Het nadere stuk van eiser, met de titel ‘repliek’, kan niet worden aangemerkt als een conclusie van repliek in de zin van het Besluit proceskosten bestuursrecht. Hiervoor is namelijk vereist dat eiser daartoe door de rechtbank is uitgenodigd. Dit is niet gebeurd.
6. Beslissing
De rechtbank:
- verklaart het beroep gegrond;
- vernietigt de uitspraak op bezwaar voor zover deze de boetebeschikking betreft;
- vermindert de boete tot een bedrag van € 2.862 en bepaalt dat deze uitspraak in zoverre in de plaats treedt
van de uitspraak op bezwaar;
- veroordeelt verweerder in de proceskosten van eiser ten bedrage van € 966, en wijst de Staat der
Nederlanden (Ministerie van Financiën) aan dit bedrag aan eiser te voldoen;
- gelast dat de Staat der Nederlanden (Ministerie van Financiën) het door eiser betaalde griffierecht van € 138
vergoedt.
Deze uitspraak is vastgesteld door mr. M.C.G.J. van Well, voorzitter, mr. J.J. Catsburg en mr. F.M. Smit, rechters. De beslissing is in het openbaar uitgesproken in tegenwoordigheid van mr. J.J. Gankema, griffier, op 25 augustus 2006.

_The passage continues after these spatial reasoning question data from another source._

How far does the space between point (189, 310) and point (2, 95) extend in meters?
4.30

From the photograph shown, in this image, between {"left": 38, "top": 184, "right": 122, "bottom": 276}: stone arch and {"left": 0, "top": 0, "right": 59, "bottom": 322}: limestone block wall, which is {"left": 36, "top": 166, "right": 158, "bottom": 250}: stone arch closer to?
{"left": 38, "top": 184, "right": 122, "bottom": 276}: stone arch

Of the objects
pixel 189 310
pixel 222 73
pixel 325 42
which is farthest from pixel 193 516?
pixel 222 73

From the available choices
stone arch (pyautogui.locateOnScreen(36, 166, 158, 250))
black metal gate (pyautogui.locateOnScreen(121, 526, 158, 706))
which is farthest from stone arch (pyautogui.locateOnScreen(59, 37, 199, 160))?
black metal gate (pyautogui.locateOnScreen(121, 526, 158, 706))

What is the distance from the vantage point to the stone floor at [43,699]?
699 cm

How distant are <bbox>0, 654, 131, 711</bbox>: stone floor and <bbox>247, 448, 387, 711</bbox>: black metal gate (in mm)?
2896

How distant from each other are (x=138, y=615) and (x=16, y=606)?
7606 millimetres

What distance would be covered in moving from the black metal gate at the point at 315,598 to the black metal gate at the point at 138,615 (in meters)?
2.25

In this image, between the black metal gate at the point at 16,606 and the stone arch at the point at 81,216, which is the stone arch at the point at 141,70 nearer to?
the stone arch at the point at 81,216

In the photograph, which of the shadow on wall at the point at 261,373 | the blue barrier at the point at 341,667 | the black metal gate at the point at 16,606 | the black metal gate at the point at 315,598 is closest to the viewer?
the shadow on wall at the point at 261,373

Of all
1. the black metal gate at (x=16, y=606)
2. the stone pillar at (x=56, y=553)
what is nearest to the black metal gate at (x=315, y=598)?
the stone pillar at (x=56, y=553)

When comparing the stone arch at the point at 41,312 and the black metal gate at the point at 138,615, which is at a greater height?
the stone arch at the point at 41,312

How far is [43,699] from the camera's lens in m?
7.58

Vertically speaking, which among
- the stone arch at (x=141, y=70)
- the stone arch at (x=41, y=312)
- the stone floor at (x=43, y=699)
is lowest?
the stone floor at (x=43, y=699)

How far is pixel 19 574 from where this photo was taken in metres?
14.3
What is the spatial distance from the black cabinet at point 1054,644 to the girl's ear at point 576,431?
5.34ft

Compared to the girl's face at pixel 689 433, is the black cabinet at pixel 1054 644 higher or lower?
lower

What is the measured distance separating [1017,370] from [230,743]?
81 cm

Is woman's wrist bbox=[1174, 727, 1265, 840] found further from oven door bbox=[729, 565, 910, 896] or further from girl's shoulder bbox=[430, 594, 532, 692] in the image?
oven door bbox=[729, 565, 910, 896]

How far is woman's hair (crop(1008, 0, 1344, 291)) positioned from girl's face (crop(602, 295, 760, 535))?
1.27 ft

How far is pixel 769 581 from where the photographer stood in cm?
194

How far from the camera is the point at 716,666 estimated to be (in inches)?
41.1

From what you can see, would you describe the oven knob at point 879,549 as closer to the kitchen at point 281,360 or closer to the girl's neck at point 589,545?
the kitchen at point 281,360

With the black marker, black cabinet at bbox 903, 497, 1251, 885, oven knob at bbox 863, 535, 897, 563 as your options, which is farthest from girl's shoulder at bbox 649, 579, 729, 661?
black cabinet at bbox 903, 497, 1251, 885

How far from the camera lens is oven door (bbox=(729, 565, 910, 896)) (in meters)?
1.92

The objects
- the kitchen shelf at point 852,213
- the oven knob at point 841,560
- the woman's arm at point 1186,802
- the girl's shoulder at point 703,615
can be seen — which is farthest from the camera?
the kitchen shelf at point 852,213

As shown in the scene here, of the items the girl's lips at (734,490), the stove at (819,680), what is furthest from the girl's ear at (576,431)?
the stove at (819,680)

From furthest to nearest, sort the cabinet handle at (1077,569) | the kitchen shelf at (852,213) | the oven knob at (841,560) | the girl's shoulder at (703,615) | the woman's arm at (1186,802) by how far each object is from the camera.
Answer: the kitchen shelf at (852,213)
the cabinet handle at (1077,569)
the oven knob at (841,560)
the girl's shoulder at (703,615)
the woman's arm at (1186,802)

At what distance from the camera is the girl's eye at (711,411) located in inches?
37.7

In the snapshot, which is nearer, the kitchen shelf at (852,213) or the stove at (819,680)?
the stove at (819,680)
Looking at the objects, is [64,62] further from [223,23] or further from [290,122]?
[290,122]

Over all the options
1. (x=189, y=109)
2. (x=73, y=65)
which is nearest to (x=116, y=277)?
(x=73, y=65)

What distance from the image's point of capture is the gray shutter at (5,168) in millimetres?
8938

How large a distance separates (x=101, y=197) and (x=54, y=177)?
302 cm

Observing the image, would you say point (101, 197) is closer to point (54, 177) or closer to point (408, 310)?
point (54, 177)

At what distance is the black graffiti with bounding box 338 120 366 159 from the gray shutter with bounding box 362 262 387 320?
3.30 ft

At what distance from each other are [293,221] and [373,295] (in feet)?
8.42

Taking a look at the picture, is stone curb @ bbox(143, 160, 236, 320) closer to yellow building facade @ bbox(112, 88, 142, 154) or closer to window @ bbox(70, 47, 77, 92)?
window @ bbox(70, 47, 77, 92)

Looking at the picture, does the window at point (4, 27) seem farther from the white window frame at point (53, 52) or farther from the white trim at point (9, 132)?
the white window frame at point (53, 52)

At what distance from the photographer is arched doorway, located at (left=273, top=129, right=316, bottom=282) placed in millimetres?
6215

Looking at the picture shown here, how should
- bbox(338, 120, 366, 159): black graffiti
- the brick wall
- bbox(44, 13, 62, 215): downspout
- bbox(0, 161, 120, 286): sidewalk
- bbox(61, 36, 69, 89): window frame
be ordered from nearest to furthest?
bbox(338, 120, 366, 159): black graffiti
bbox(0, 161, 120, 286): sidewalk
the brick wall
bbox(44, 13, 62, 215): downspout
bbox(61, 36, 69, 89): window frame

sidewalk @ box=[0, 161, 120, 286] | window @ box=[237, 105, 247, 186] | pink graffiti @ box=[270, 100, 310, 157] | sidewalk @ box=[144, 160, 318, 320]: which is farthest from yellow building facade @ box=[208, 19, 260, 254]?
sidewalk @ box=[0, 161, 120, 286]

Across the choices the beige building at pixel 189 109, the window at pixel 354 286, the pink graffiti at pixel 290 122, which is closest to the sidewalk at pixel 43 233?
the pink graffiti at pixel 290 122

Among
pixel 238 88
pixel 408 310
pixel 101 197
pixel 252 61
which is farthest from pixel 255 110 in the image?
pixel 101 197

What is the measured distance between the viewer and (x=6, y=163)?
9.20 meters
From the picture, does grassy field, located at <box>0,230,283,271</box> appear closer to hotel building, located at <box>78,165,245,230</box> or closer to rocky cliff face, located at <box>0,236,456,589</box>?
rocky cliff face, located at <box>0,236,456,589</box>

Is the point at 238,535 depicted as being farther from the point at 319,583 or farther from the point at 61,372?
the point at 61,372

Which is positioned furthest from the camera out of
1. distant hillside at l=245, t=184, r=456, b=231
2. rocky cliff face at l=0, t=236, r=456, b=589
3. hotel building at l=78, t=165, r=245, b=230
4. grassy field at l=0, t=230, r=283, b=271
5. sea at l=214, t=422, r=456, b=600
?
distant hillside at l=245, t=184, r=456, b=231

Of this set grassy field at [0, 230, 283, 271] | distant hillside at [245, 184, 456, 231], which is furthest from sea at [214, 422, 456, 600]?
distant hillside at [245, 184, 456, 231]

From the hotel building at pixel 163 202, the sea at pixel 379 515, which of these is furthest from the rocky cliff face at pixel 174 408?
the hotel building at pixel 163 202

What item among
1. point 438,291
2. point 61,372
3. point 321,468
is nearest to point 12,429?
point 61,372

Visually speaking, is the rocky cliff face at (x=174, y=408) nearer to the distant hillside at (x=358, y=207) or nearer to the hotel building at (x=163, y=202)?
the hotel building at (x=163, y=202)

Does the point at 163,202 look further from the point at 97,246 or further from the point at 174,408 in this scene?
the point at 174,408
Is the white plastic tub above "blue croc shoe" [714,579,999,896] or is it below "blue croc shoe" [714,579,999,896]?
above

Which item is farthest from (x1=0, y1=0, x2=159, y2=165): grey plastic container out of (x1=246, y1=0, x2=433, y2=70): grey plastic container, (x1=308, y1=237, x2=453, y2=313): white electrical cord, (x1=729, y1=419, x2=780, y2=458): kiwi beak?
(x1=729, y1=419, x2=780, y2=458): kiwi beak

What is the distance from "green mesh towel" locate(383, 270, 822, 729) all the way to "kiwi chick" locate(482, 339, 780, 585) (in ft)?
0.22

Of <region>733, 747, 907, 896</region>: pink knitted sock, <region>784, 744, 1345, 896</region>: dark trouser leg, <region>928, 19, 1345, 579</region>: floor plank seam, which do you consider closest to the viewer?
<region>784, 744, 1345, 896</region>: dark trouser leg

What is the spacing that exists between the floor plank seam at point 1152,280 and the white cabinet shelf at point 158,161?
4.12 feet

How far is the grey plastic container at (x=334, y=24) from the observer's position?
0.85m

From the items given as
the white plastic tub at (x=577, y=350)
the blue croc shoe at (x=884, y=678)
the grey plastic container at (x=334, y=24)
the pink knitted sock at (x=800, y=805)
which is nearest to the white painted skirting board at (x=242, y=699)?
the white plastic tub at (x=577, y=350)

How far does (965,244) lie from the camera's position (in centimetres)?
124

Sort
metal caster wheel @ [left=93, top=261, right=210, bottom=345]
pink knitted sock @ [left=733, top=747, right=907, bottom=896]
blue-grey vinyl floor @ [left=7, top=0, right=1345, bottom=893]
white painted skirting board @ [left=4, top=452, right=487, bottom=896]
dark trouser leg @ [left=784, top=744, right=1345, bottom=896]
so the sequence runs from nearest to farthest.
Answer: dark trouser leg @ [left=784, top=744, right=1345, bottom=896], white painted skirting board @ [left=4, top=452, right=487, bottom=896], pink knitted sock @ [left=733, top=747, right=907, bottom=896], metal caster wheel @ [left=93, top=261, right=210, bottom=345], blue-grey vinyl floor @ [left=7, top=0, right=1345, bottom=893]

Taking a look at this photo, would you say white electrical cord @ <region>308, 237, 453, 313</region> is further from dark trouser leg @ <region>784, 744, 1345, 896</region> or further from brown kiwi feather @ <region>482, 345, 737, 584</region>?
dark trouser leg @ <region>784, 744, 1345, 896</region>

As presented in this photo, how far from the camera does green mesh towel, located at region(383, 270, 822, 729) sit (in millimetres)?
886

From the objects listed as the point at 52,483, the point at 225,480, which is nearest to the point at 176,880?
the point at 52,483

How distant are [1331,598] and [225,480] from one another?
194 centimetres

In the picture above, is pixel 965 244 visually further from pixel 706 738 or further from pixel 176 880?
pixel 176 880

De griffier, De voorzitter,
Afschrift aangetekend verzonden aan partijen op:
Rechtsmiddel
Tegen deze uitspraak kunnen partijen binnen zes weken na de verzenddatum:
- hoger beroep instellen bij het gerechtshof te Arnhem (belastingkamer), Postbus 9030, 6800 EM Arnhem; dan wel
- beroep in cassatie instellen bij de Hoge Raad der Nederlanden (belastingkamer), Postbus 20303, 2500 EH Den Haag, mits de wederpartij daarmee schriftelijk instemt.
N.B. Bij het bestuursorgaan berust de bevoegdheid tot het instellen van beroep in cassatie niet bij de ambtenaar die de procedure voor de rechtbank heeft gevoerd.
Bij het instellen van hoger beroep dan wel beroep in cassatie dient het volgende in acht te worden genomen:
1 - bij het beroepschrift wordt een afschrift van deze uitspraak overgelegd;
2 - het beroepschrift moet ondertekend zijn en ten minste het volgende vermelden:
a. de naam en het adres van de indiener;
b. een dagtekening;
c. een omschrijving van de uitspraak waartegen het hoger beroep dan wel het beroep in cassatie is ingesteld;
d. de gronden van het hoger beroep dan wel het beroep in cassatie.
Bij het instellen van beroep in cassatie dient daarnaast in acht te worden genomen dat bij het beroepschrift een schriftelijke verklaring van de wederpartij wordt gevoegd, inhoudende dat wordt ingestemd met het instellen van beroep in cassatie tegen de uitspraak van de rechtbank.